The Courant’s recent report revealing that black and Hispanic drivers in Connecticut were significantly more likely to receive a citation after a traffic stop compared to whites pulled over for the same offense brought a strong response from readers. Many said it merely confirmed what they have known for years, and many others said it was pure bunk and that unrelated factors not captured by the data completely explain the discrepancy.
But while issues of race and ethnicity had opinions split and emotions running high, this finding from the same data might be less controversial: As many have expected, women have it a little easier when they see the flashing lights in the rear view mirror.
From running stop signs to minor equipment problems, women were typically less likely to receive a ticket than men stopped for the same violation.

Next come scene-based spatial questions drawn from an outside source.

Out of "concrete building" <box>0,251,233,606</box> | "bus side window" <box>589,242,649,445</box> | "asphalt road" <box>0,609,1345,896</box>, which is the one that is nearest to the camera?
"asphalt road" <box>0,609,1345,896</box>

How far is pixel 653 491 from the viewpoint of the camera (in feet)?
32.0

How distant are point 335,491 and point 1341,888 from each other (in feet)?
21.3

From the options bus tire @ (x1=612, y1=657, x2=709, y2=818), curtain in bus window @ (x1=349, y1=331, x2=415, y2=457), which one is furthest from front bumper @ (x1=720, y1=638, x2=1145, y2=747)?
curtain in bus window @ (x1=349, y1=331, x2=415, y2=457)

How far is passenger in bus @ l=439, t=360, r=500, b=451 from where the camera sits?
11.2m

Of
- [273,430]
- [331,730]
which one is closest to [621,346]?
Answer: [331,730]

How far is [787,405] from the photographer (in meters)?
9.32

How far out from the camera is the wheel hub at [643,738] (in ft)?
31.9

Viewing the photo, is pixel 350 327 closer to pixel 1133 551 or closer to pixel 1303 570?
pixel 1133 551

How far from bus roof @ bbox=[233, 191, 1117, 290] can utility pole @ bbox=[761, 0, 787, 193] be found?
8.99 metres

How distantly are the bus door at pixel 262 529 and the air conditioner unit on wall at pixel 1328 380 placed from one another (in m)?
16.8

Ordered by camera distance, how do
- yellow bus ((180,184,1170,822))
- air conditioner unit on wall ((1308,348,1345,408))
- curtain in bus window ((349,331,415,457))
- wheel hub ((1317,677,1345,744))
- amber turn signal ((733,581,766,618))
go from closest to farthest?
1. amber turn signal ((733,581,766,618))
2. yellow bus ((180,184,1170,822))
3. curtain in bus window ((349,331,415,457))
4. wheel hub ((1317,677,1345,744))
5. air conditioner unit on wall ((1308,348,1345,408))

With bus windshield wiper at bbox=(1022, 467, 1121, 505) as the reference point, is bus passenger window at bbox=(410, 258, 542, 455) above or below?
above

The disparity was fairly slight for many moving violations, but the gap widened for offenses in which police generally have more discretion. For example, running a red light led to a ticket for 29 percent of men stopped, but only 26 percent of women. For an improper tail light, the discrepancy was far larger: 9 percent of men ended up with a ticket, compared to 4 percent of women. (Note to junior statisticians: Yes, the numbers are statistically significant.)
Women did not get a break in every category of violation. Talking on a cell phone led to tickets for 46 percent of men and 46 percent of women. And men were only slightly more likely to get a ticket for failing to wear a seatbelt, but the gap could have been caused by statistical chance.
As with the data on race and ethnicity, the same caveats apply: The forms used by police during traffic stops identify only the violation that led to the stop. It is possible that a motorist was pulled over for one offense, but ultimately ticketed for a different, more serious violation. The forms also do not identify a motorist’s driving record, which could affect whether a ticket was issued.